--- Data provided Enclosed Below ---

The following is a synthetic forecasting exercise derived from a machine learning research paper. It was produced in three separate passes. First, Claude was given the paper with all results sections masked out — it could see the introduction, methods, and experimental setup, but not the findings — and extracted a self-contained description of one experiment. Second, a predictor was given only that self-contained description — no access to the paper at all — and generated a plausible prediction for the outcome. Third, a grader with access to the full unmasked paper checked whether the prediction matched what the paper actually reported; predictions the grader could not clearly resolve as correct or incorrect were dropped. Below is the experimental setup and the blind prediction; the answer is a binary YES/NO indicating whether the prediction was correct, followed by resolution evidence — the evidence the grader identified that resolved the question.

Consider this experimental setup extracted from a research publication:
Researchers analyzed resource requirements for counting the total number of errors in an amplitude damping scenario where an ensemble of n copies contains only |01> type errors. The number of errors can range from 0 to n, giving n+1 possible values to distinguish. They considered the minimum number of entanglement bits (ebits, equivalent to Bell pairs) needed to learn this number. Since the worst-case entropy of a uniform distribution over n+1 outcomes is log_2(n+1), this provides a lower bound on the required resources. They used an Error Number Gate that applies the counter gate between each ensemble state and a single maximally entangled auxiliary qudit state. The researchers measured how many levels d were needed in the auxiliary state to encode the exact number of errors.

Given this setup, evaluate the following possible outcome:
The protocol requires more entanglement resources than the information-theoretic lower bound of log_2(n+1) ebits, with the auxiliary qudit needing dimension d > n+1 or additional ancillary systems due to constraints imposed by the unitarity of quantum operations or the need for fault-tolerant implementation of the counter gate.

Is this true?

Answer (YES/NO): NO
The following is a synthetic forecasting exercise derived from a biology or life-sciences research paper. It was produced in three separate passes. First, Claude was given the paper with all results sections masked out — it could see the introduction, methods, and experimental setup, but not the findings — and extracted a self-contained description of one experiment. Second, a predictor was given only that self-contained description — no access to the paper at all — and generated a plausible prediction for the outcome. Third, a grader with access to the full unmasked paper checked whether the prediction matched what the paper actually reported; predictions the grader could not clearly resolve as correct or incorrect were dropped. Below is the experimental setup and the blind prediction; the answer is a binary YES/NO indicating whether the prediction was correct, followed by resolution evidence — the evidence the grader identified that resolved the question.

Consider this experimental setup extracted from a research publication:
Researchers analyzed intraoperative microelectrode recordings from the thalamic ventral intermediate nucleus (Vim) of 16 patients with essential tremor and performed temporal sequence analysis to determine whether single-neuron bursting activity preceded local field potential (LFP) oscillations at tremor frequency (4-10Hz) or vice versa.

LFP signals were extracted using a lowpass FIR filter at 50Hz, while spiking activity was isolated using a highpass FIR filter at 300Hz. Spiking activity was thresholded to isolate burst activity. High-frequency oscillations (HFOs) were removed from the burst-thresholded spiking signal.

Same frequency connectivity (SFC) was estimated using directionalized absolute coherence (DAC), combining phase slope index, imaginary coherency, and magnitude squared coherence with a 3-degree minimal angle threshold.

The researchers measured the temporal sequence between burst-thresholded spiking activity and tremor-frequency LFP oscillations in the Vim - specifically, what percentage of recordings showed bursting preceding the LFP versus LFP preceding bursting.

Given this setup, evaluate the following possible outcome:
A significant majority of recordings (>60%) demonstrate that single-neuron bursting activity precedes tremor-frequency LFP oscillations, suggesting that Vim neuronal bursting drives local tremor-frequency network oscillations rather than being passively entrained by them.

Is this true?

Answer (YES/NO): NO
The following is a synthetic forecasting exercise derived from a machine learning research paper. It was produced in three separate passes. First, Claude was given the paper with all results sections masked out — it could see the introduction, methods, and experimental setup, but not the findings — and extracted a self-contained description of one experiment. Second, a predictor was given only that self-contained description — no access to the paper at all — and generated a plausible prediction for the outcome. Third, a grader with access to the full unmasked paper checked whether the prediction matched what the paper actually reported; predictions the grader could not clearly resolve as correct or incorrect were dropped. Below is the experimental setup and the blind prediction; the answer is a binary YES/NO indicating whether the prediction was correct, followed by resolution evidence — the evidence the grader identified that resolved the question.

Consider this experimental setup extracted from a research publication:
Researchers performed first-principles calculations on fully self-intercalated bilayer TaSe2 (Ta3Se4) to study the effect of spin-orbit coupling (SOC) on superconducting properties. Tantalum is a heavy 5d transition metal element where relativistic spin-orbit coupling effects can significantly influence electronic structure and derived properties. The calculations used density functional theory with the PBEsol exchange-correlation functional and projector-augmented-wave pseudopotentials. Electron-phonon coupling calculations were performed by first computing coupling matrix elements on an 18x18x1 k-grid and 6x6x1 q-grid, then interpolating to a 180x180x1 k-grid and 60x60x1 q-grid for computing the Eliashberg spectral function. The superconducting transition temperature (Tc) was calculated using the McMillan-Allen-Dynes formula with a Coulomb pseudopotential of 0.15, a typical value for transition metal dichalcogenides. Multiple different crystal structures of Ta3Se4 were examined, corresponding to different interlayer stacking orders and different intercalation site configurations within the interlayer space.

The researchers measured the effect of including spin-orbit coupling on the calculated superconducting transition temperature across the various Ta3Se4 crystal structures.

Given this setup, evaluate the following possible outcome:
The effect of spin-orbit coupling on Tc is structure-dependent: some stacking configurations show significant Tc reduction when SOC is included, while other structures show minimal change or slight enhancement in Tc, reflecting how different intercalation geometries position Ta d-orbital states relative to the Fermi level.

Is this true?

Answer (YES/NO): NO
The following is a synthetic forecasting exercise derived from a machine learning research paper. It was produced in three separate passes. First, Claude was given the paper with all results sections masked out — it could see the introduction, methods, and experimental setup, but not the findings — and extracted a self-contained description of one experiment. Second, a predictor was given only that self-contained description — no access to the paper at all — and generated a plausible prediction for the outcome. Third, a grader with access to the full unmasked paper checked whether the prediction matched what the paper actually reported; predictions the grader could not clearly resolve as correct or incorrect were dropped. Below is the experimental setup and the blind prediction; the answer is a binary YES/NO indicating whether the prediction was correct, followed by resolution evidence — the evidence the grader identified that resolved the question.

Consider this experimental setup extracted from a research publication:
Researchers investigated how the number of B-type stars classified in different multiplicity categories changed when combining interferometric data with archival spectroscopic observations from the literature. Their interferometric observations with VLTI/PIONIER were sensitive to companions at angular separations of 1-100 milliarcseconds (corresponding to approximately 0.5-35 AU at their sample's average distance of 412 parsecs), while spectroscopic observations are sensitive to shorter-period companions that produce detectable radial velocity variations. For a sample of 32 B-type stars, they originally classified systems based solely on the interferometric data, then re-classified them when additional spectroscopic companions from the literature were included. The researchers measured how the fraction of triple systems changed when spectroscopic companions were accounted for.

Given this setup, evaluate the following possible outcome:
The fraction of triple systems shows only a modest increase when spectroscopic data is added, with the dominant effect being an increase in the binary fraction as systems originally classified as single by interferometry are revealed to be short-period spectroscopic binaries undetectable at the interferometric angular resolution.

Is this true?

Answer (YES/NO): NO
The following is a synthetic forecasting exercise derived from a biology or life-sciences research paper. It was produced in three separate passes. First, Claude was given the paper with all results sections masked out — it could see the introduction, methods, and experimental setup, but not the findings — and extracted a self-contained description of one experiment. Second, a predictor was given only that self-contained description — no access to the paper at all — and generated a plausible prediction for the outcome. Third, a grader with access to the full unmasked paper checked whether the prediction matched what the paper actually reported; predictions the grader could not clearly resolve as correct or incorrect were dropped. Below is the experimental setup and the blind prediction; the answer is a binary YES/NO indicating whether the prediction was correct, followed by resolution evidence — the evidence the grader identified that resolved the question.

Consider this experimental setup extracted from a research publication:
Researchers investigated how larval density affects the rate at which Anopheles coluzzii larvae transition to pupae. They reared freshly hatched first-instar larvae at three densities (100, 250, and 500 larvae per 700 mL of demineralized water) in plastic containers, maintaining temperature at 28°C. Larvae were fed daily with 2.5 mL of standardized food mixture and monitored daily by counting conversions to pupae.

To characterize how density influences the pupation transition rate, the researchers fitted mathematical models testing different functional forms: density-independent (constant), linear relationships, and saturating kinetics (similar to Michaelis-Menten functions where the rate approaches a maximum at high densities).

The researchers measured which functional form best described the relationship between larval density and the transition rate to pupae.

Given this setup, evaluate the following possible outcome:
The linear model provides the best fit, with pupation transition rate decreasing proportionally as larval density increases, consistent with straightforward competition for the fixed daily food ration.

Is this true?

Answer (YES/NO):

--- End of Enclosed Data provided ---

:: Try it ::
Check each line of the data above for the string "spin", and copy the ones that have it.

:: Completed task ::
Researchers performed first-principles calculations on fully self-intercalated bilayer TaSe2 (Ta3Se4) to study the effect of spin-orbit coupling (SOC) on superconducting properties. Tantalum is a heavy 5d transition metal element where relativistic spin-orbit coupling effects can significantly influence electronic structure and derived properties. The calculations used density functional theory with the PBEsol exchange-correlation functional and projector-augmented-wave pseudopotentials. Electron-phonon coupling calculations were performed by first computing coupling matrix elements on an 18x18x1 k-grid and 6x6x1 q-grid, then interpolating to a 180x180x1 k-grid and 60x60x1 q-grid for computing the Eliashberg spectral function. The superconducting transition temperature (Tc) was calculated using the McMillan-Allen-Dynes formula with a Coulomb pseudopotential of 0.15, a typical value for transition metal dichalcogenides. Multiple different crystal structures of Ta3Se4 were examined, corresponding to different interlayer stacking orders and different intercalation site configurations within the interlayer space.
The researchers measured the effect of including spin-orbit coupling on the calculated superconducting transition temperature across the various Ta3Se4 crystal structures.
The effect of spin-orbit coupling on Tc is structure-dependent: some stacking configurations show significant Tc reduction when SOC is included, while other structures show minimal change or slight enhancement in Tc, reflecting how different intercalation geometries position Ta d-orbital states relative to the Fermi level.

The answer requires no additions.